25º Domingo do tempo
comum (ano C)
1ª leitura: Profeta
Amós, 8, 4-7
2ª leitura: Carta de
S. Paulo a Timóteo, 2, 1-8
Evangelho: S. Lucas,
16, 1-13
Desde há milénios que a sociedade humana faz exercícios de
convivência com a injustiça. Promulgam-se leis sobre leis, mas todas
elas são fonte de novos falseamentos e acabam por acarretar uma
profunda falta de respeito por tudo o que seja lei.
Jesus e os seus seguidores preocuparam-se muito com esta questão, na
linha dos principais autores do Antigo Testamento. A 1ª leitura não
podia ser mais clara quanto à exploração infligida aos mais fracos
por parte dos mais poderosos – que até falseiam as balanças para
poderem fingir que são justos.
A lei é tanto mais necessária quanto menos dispostos estamos para
defender o que é bem. Por isso S. Paulo (carta aos Romanos, 7-8)
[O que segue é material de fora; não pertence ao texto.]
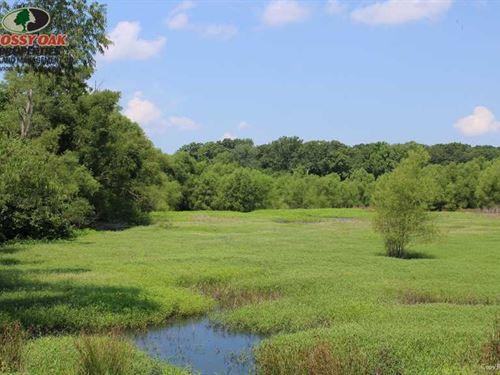 Fargo 40 Adjacent to Cache River : Brinkley : Monroe County : Arkansas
disse que a própria lei de Moisés acaba por ser sobretudo um «código
dos pecados». A abundância de leis afoga-nos de tal maneira, que nos
impede de ver o que é bom e o que é mau, e confunde o espírito das
pessoas honestas. Já no séc. XII, S. Bernardo escrevia: «se queres
ser obedecido, manda pouco».
Jesus e os profetas antigos diziam que a lei não vale nada sem «um
coração de carne» – um coração que ama e que portanto sabe agir com
eficiência e criatividade.
Não é verdade que hoje em dia preferimos esquecer a difícil mas
fundamental reflexão sobre o mal e o bem, para `descansar (tirando
proveito!) à sombra do que «está escrito»? Fugimos à
responsabilidade de pensar e de avaliar tanto a correcção dos nossos
actos como a forma mais adequada de enunciar os valores que promovem
a civilização.
É por isso que há cada vez mais formas sofisticadas até de matar –
aproveitando-se os buracos, omissões e ambiguidades da lei. Que
fazem aqueles que só pensam no (seu) crescimento económico,
esquecendo os milhões de pessoas que pagam com a vida o “sucesso
vil” desse programa? Desastres ecológicos, genocídios, terrorismo
violento... não interessam enquanto não os atingem directamente. E
por esses pobres e humildes espezinhados, quem fará três minutos de
silêncio?
No evangelho de hoje, um administrador falseou as contas. Para nosso
espanto, Jesus louvou-o. Não cumpriu as obrigações do contracto de
trabalho (embora retirando apenas os juros das dívidas ao
proprietário – velha questão social, presente em textos como Êxodo,
22, 24-26; Deuteronómio, 24,10-15; Neemias, 5), mas soube utilizar o
dinheiro para o melhor fim: ajudar os outros e solidificar relações
humanas capazes de aguentar as incertezas do futuro. Louvou-o também
porque foi exemplo de quem toma decisões prudentes num momento de
crise, e não se fica por aí a dizer mal da vida. E serviu-se também
desta parábola para apontar o dedo aos que se dizem dedicados ao
«reino de Deus», mas sem o entusiasmo e prudência dos que se dedicam
aos negócios deste mundo. Ora o «reino de Deus» precisa de gente que
saiba ver mais do que «um palmo à frente do nariz».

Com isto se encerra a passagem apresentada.